**QUESTIONS ON THE MATERIAL**
1. List the countries the server automation post names as places where the author's servers are located.
2. In the post about automating 366 servers, quote the passage from "Published on 2026-05-16" up to and including "manual SSH session.".
3. Write the next part of the server automation post, starting right after its last sentence.

**SELECTED EXCERPT**
Segment Open

// DevOps

How I automated managing 366 servers and stopped spending nights on routine tasks

Published on 2026-05-16

When you have one server — you SSH in and do what’s needed. When there are ten — you write bash scripts. When there are more than three hundred — either you automate everything completely, or the infrastructure manages you instead of you managing it.

I’ve been down that path. A dozen projects, over 400 servers in seven countries — the Netherlands, Poland, USA, Germany, India, Kazakhstan, Russia. At some point it became clear: keeping it all in your head and poking around manually won’t work anymore. System or chaos. I chose the system — and now a new node anywhere in the world is up in a few minutes without a single manual SSH session.

I’ll explain how it works.


How it looked before

Launching a new server used to be a quest. Open SSH, remember (or find in notes) the needed commands, run them in order, forget to add something to DNS, go back, add it, add to monitoring separately, register in the control panel separately. An hour to an hour and a half per node — and that’s if everything goes smoothly. And each time there was a non-zero chance of doing something slightly differently than last time.

Segment Closed

**ENTRIES SHOWN**

Segment Open

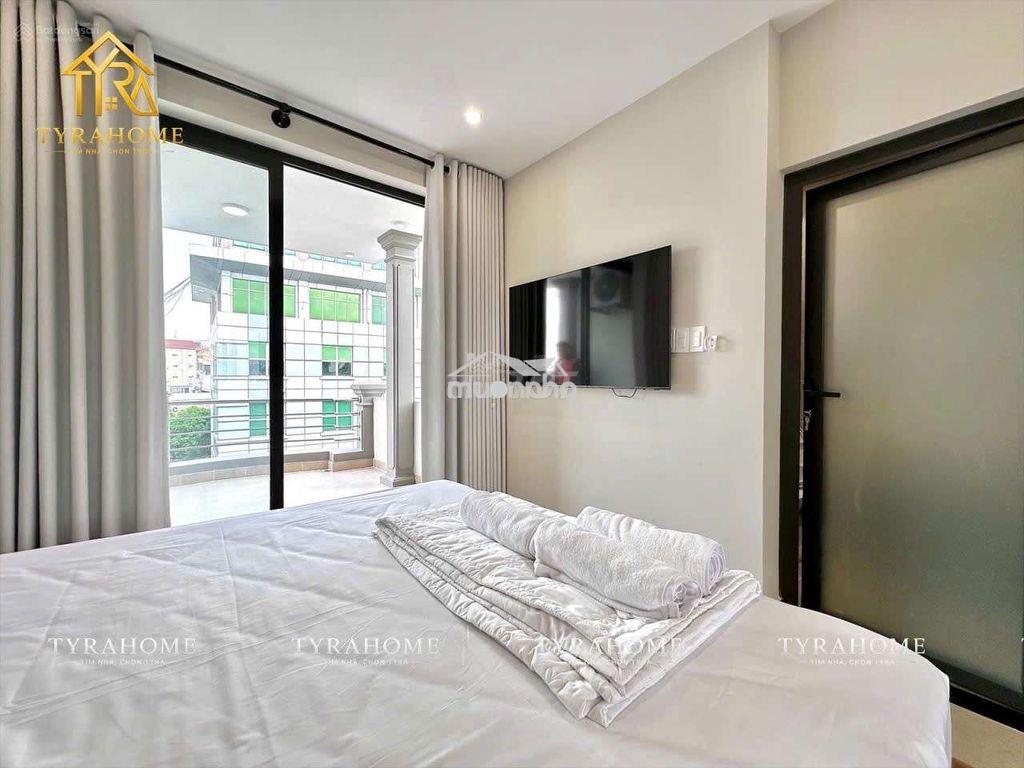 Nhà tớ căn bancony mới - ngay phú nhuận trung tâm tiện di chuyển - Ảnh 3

Segment Closed
Segment Open

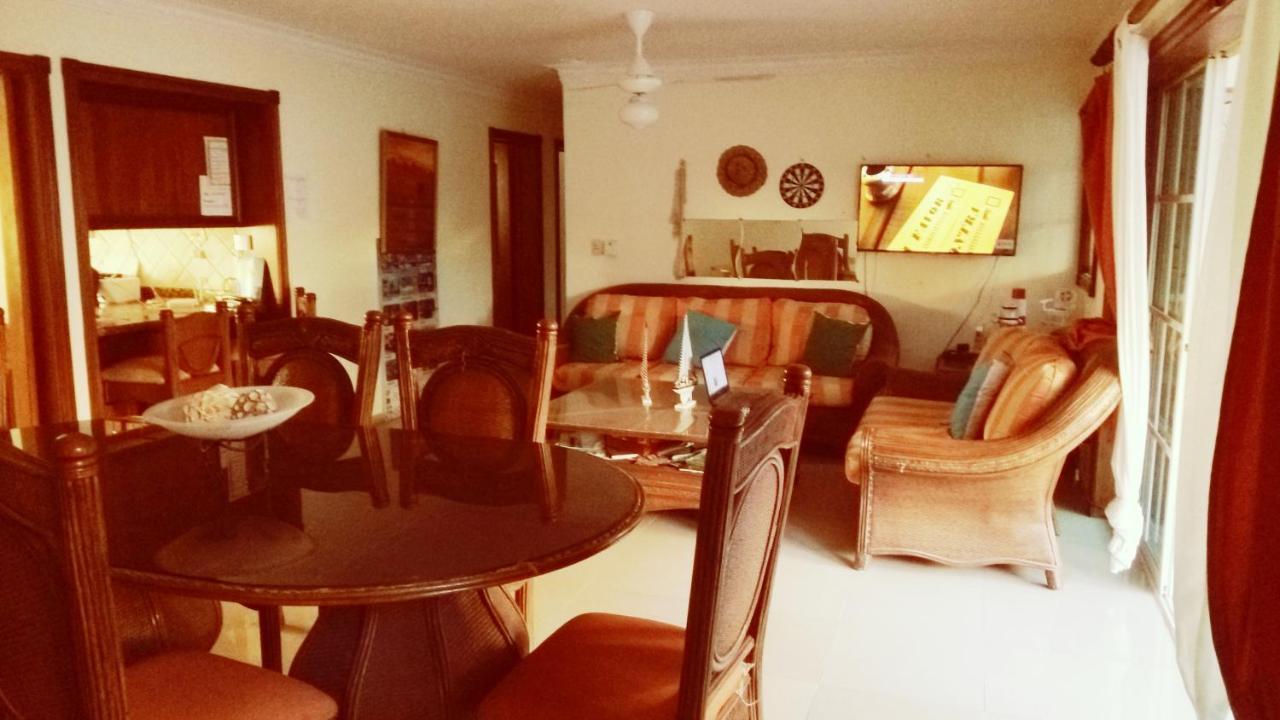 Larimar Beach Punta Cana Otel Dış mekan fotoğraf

Segment Closed

**TASK RESULTS**
1. The Netherlands, Poland, USA, Germany, India, Kazakhstan, Russia

2.
Published on 2026-05-16

When you have one server — you SSH in and do what’s needed. When there are ten — you write bash scripts. When there are more than three hundred — either you automate everything completely, or the infrastructure manages you instead of you managing it.

I’ve been down that path. A dozen projects, over 400 servers in seven countries — the Netherlands, Poland, USA, Germany, India, Kazakhstan, Russia. At some point it became clear: keeping it all in your head and poking around manually won’t work anymore. System or chaos. I chose the system — and now a new node anywhere in the world is up in a few minutes without a single manual SSH session.

3.
At a scale of over 400 servers this is more than an inconvenience. Even if you touch each one once a month — that’s hundreds of hours a year of mechanical work. Plus the infrastructure gradually turns into a black box: nobody really remembers what is configured on which server, why it’s set up that way, or who did it.


What’s inside

The foundation is Ansible paired with Semaphore. Ansible lets you describe server configuration as code: write it once, run it on any number of machines. Semaphore is a simple web UI on top of it so you don’t have to run things from the terminal and can see what’s happening in real time.

The whole repository — 49 playbooks, 39 roles, 11 inventory files. A playbook is a script: a sequence of steps for a server. A role is a reusable block of logic, e.g. “configure firewall” or “issue a certificate.” An inventory is a list of all servers with parameters: role, country, ports, service versions. All infrastructure lives in git — any change is visible in history, any state is reproducible. When something goes wrong, the answer is always in code, not in someone’s head who “remembers how they did it last time.”

Each server has a role: regular node, edge, shared, base machine, monitoring. Playbooks read that role and skip inappropriate steps themselves — a proxy won’t get the VPN stack, a shared node won’t go through full hardening. No manual filtering.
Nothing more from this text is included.